DAM: Domain-Aware Module for Multi-Domain Dataset Condensation
Jaehyun Choi, Gyojin Han, Dong-Jae Lee, Sunghyun Baek, Junmo Kim
TL;DR
This work tackles the challenge of condensing multi-domain data by introducing Multi-Domain Dataset Condensation (MDDC) and the Domain-Aware Module (DAM), which embeds domain cues into synthetic samples via learnable spatial masks. DAM is trained with a frequency-based pseudo-domain labeling scheme that does not require explicit domain annotations, and the overall objective combines class discrimination with domain-aware supervision: $\mathcal{L}_{\text{total}} = \mathcal{L}_{\text{cls}} + \lambda \mathcal{L}_{\text{dom}}$. Empirically, MDDC with DAM improves in-domain and cross-domain performance across datasets (CIFAR-10/100, Tiny ImageNet, PACS, VLCS, Office-Home) and architectures (ConvNet, AlexNet, VGG, ResNet-18, ViT), while preserving IPC and maintaining condensation efficiency. The approach also demonstrates cross-architecture generalization and scalability to larger multi-domain data (DomainNet) with modest overhead. Overall, DAM provides a robust, plug-and-play path to robust condensed data in heterogeneous environments, enabling efficient model training without explicit domain labels.
Abstract
Dataset Condensation (DC) has emerged as a promising solution to mitigate the computational and storage burdens associated with training deep learning models. However, existing DC methods largely overlook the multi-domain nature of modern datasets, which are increasingly composed of heterogeneous images spanning multiple domains. In this paper, we extend DC and introduce Multi-Domain Dataset Condensation (MDDC), which aims to condense data that generalizes across both single-domain and multi-domain settings.
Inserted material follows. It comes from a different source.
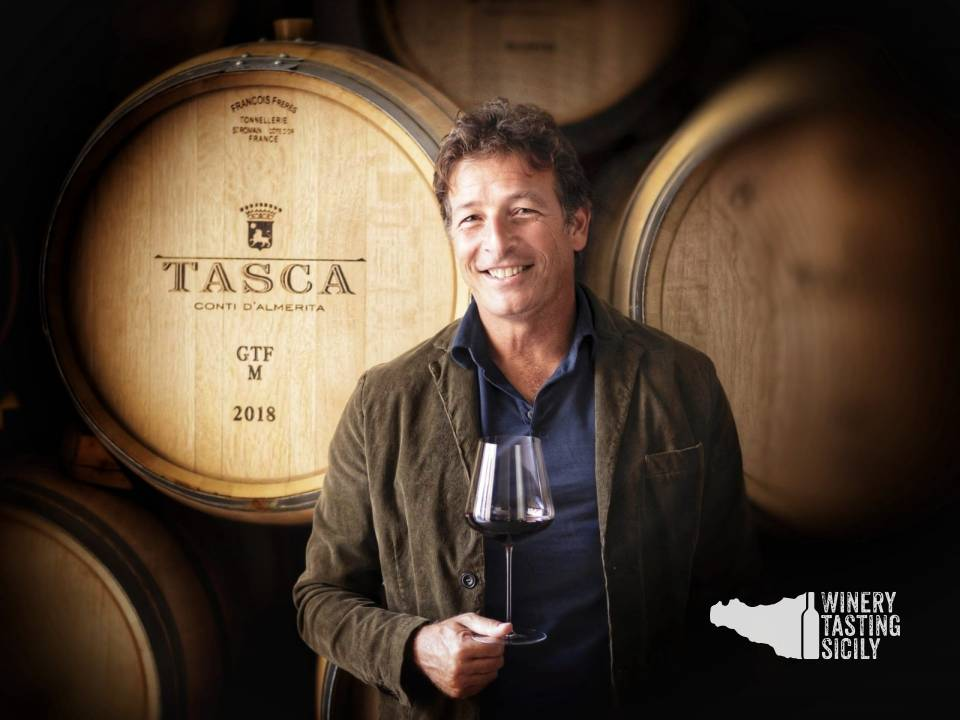 Sicilian winery Tasca d'Almerita was awarded as European Winery of the Year 2019 by Wine Enthusiast 1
To this end, we propose the Domain-Aware Module (DAM), a training-time module that embeds domain-related features into each synthetic image via learnable spatial masks. As explicit domain labels are mostly unavailable in real-world datasets, we employ frequency-based pseudo-domain labeling, which leverages low-frequency amplitude statistics. DAM is only active during the condensation process, thus preserving the same images per class (IPC) with prior methods. Experiments show that DAM consistently improves in-domain, out-of-domain, and cross-architecture performance over baseline dataset condensation methods.